START Selected extract
User defined gradients updates

@andrjohns: What have you been thinking about that? I saw your link to the PR, but there are 30+ files touched and it’s in the math lib, so I’m not sure what the language changes will look like.

I’m still stuck at how to do this without having to represent Jacobians explicitly, which is a dealbreaker. For efficiency, we’ll need to express reverse-mode derivatives as adjoint-vector products. And then there’s the issue of how to define multi-argument functions efficiently. Did you have a design document somewhere?

I haven’t gotten to the language stage yet, I’m still ironing out the c++ implementation.

The basic implementation is that a tuple of arguments, a functor for the value, and a tuple of functors for the gradients are specified. The functors for the gradients take the value of the function as the first argument, followed by all other input arguments.

Using the hypot function as an example, this looks like

template <typename T1, typename T2>
inline auto hypot(const T1& a, const T2& b) {
  // Functor for calculating the return value
  auto val_fun = [&](auto&& x, auto&& y) {
    using std::hypot;
    return hypot(x, y);
  };

  // Functors for calculating gradient wrt each input
  // Where d/dx = x / hypot(x, y)  &  d/dy = y / hypot(x, y)
  // elt_divide() function allows for both matrix & scalar inputs here
  auto grad_fun_a
      = [&](auto&& val, auto&& x, auto&& y) { return elt_divide(x, val); };
  auto grad_fun_b
      = [&](auto&& val, auto&& x, auto&& y) { return elt_divide(y, val); };

  // Forward tuple of input arguments, functor for value,
  // and tuple of gradient functors
  return function_gradients(std::forward_as_tuple(a, b),
                            std::forward<decltype(val_fun)>(val_fun),
                            std::forward_as_tuple(grad_fun_a, grad_fun_b));
}

The function_gradients functor then iterates over the input arguments and gradient functor tuples to calculate the gradient for non-primitive inputs and update the .adj_ or .d_ members where needed.
END Selected extract
START Source material
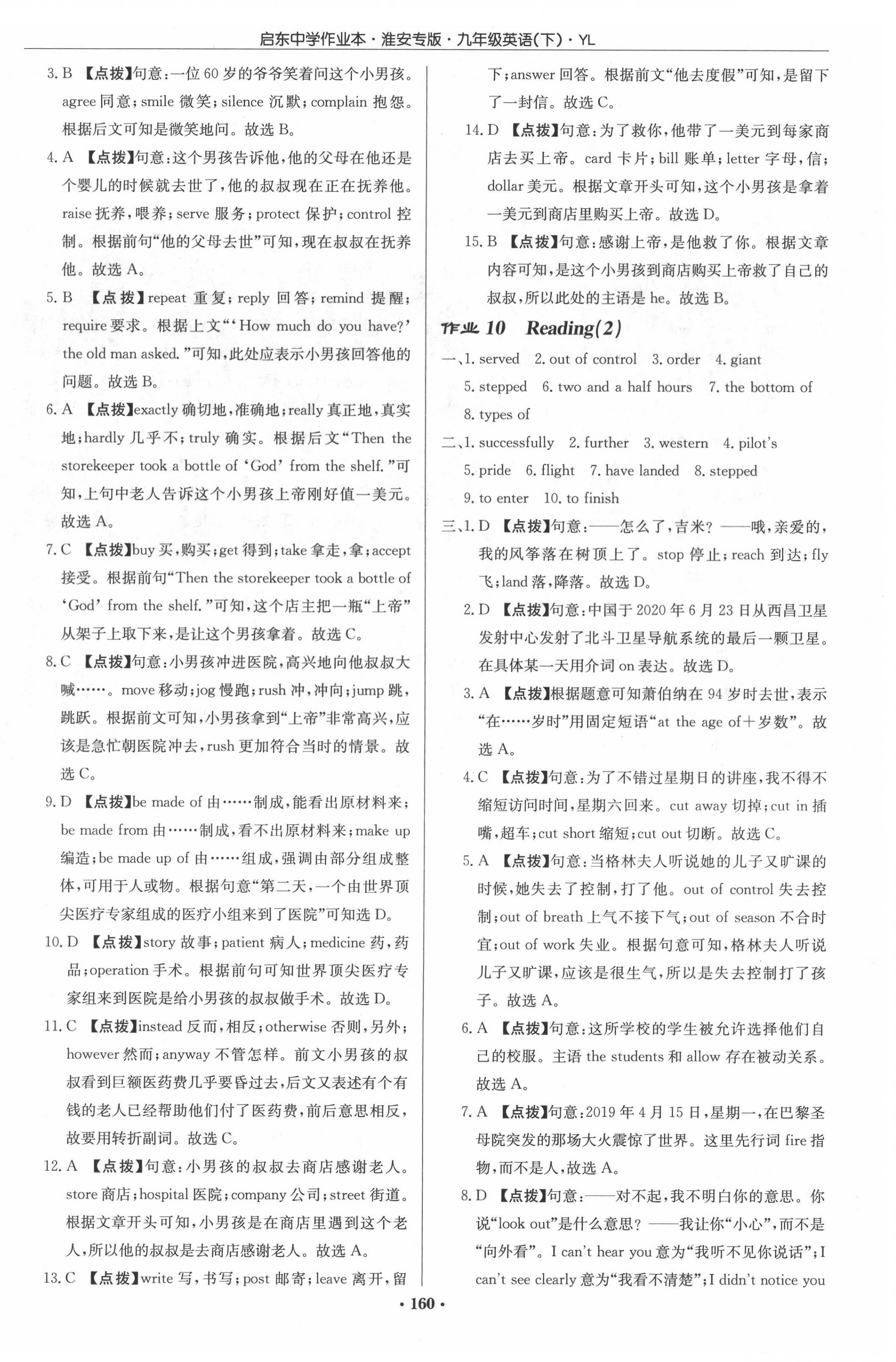 2022年啟東中學作業(yè)本九年級英語下冊譯林版淮安專版 第8頁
END Source material
* [Study questions]
a) Copy out the passage of the user-defined gradients thread between "User defined gradients" and "other input arguments.", inclusive.
b) Write the next part of the user-defined gradients thread, starting right after its final sentence.
The listing plays no part in this work.

* [Numbered responses]
a)
User defined gradients updates

@andrjohns: What have you been thinking about that? I saw your link to the PR, but there are 30+ files touched and it’s in the math lib, so I’m not sure what the language changes will look like.

I’m still stuck at how to do this without having to represent Jacobians explicitly, which is a dealbreaker. For efficiency, we’ll need to express reverse-mode derivatives as adjoint-vector products. And then there’s the issue of how to define multi-argument functions efficiently. Did you have a design document somewhere?

I haven’t gotten to the language stage yet, I’m still ironing out the c++ implementation.

The basic implementation is that a tuple of arguments, a functor for the value, and a tuple of functors for the gradients are specified. The functors for the gradients take the value of the function as the first argument, followed by all other input arguments.

b)
Through some tuple black-magic, this compiles out to analytic gradients for var, fvar<T>, Matrix<var>, and var<Matrix>. I still need to do some testing and development with more complex matrix functions to see how the framework will need to generalise/change for those though

2 Likes

This is getting way off topic from the language meeting, but I don’t know how to move bits of threads.

Thanks, @andrjohns. The obstacle to explicitly rendering derivatives in higher-dimensions is that it’ll blow out memory. Consider what happens with a simple matrix function like matrix inverse(matrix). The input is N x N, the output is N x N, so the derivatives are (N x N) x (N x N), each element of which requires a pointer in memory and pointer chasing during autodiff. That is, we wind up with an \mathcal{O}(N^4) algorithm in both time and memory.

Instead, the way these are implemented for a function y = f(a, b) are as individual updates which conceptually do this

a.adj += y.adj * dy/da;
b.adj += y.adj * dy/db;

But the key thing is that there are usually much more efficient ways to update a.adj and b.adj than the explicit multiplies by the Jacobians. The best source I know to read about this is:

For example, Giles has the result that if C = A^{-1}, then the update rule is

A.adjoint += -C' * C.adjoint * C;

which you can see is going to be only an \mathcal{O}(N^3) operation in time and even more critically only an \mathcal{O}(N^2) operation in memory.

The issue is then how to have users express these adjoint-Jacobin products. The way we’d have to do user-specified gradients is to have them write the adjoint updates for the operands based on the adjoint of the result. Suppose we have a user-defined function

T foo(U a, V b);

Then we can specify adjoint-Jacobin products in the following form, where we pass in everything we know about the arguments and adjoints (as in @andrjohns’s example) and the result is added to the relevant adjoint (a in the first case, b in the second).

U adj_jac_prod_foo_1(T y_adjoint, T y, U a, V b);

V adj_jac_prod_foo_2(T y_adjoint, T y, U a, V b);

For example, if we were coding our own inverse function, we’d use

matrix my_inv(matrix x);

matrix adj_jac_prod_my_inv_1(matrix y_adjoint, matrix y, matrix x) {
  return -y' * y_adjoint * y;
}

This is fine for one-argument functions, but if there is more than one argument for which we need gradients, we’d like to reuse computations across the calls. So it’s tempting to roll the two functions together (or would be if we had tuple returns). Always computing both derivatives is also problematic because in the program, one of them might be data, so we wouldn’t need a derivative.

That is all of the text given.